**SELECTED TEXT**
---

South Jersey has a lot to offer. From the area’s national parks, to historic sites in places like Mount Holly and Burlington in Burlington County, to wineries, outlets and amusement piers along the Jersey shore, there’s no shortage of things to do in South Jersey.

“We have a lot of family-friendly activities available for tourists,” says Meghan Lafferty, vice president of sales and revenue for the hotel division of Delco Development LLC.

Because hotel rooms in South Jersey are often less expensive than rooms in Philadelphia and New York, travelers sometimes get rooms in places like Mount Laurel and Cherry Hill because they’re close enough to get to those two cities for activities, explains Lafferty, who is also the chair of the Burlington County Regional Chamber of Commerce’s travel and tourism committee.

But getting tourists to view South Jersey as a destination and not just a hub has traditionally been hard, says Dian Wender, who is also on the travel and tourism committee for BCRCC.

“Officials have been trying for years to make South Jersey a tourist destination,” Wender says. “It’s hard to compete with Philadelphia.”

Leveling that playing field a little is the mission of Visit South Jersey. Visit South Jersey is a non-profit that works with municipalities in Burlington, Gloucester, Salem and Camden counties and the Outer Coastal Plain Wine Region in South Jersey to promote this region and the wineries, craft breweries and distilleries within it.

So far, it’s been working, says Devon Perry of Visit South Jersey. Total tourism went up 35 percent in the region in 2015, something that can be attributed to the breweries and wineries that are attracting people to the area, she explains.

---

**SOURCE MATERIAL**
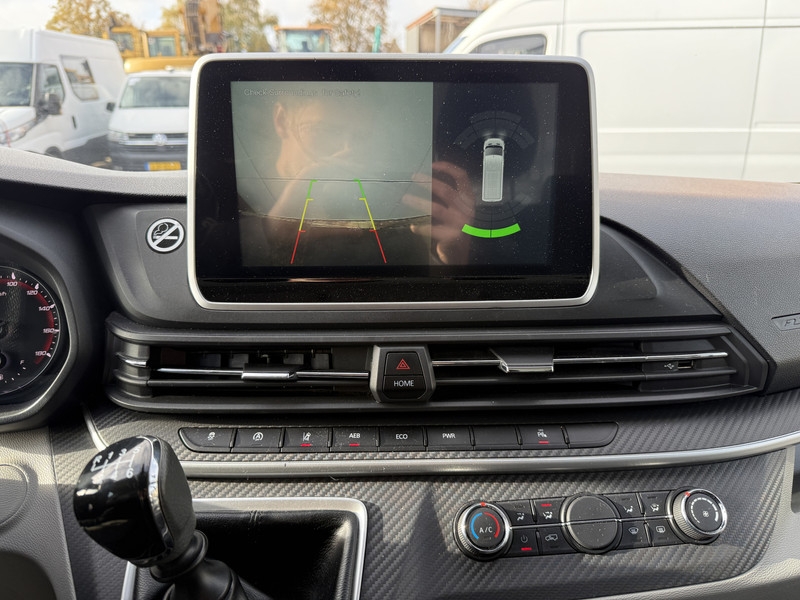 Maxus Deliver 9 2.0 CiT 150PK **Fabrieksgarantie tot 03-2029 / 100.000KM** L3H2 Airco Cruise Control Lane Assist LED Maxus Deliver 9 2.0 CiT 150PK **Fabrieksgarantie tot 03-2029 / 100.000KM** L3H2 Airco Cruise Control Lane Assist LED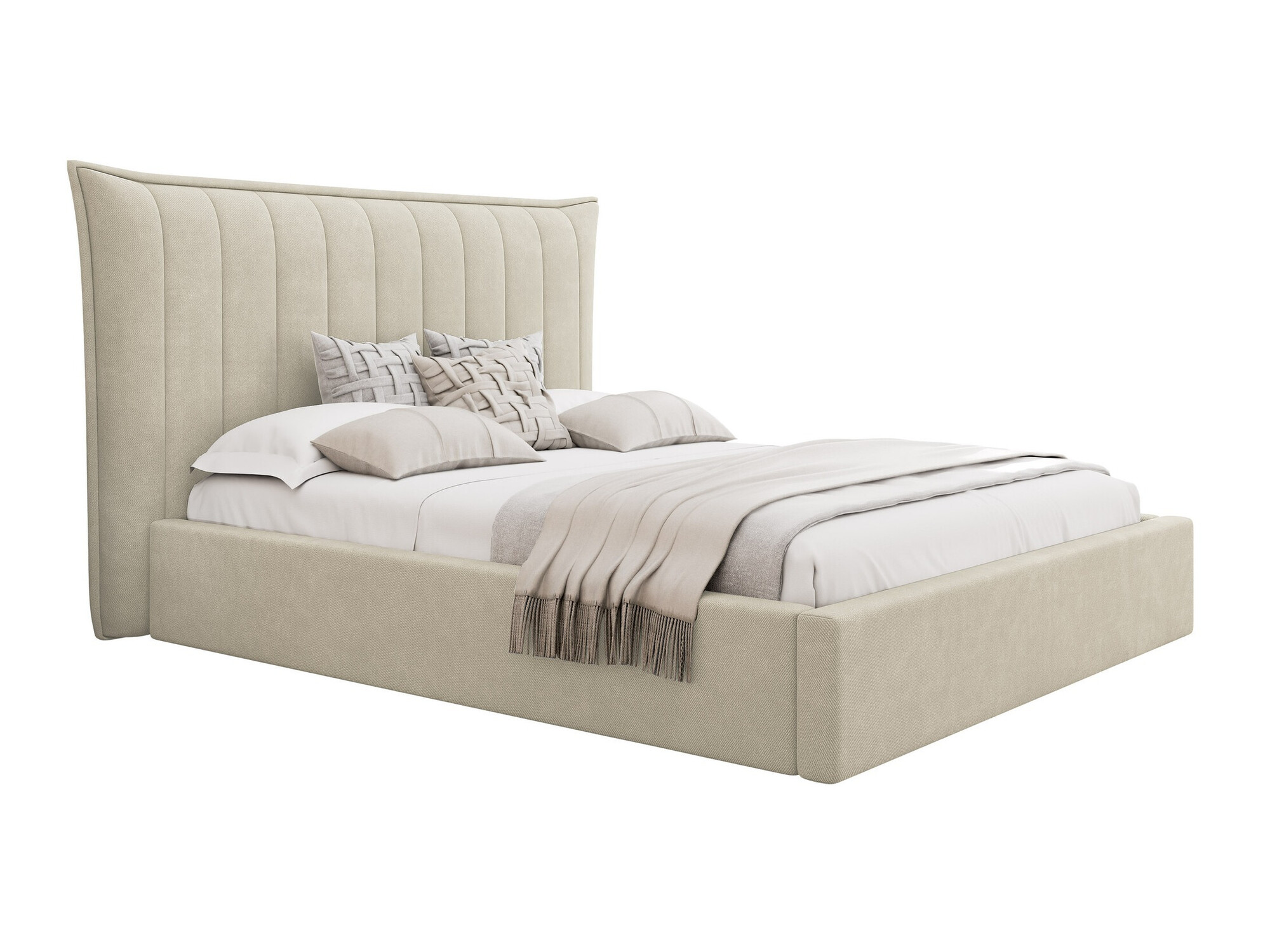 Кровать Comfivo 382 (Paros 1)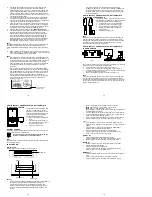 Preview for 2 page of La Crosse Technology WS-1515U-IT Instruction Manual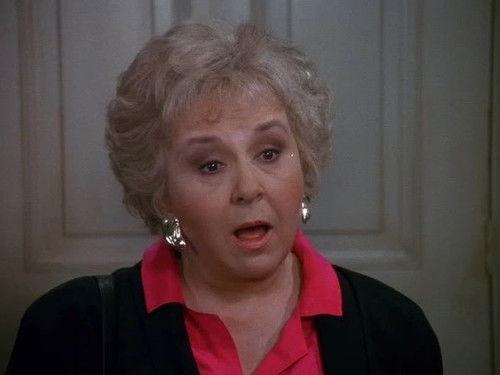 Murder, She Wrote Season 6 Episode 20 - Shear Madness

---

Please state how much total tourism in the region rose in 2015, according to the South Jersey tourism text.

**RESPONSE TO THE TASK**
It went up 35 percent.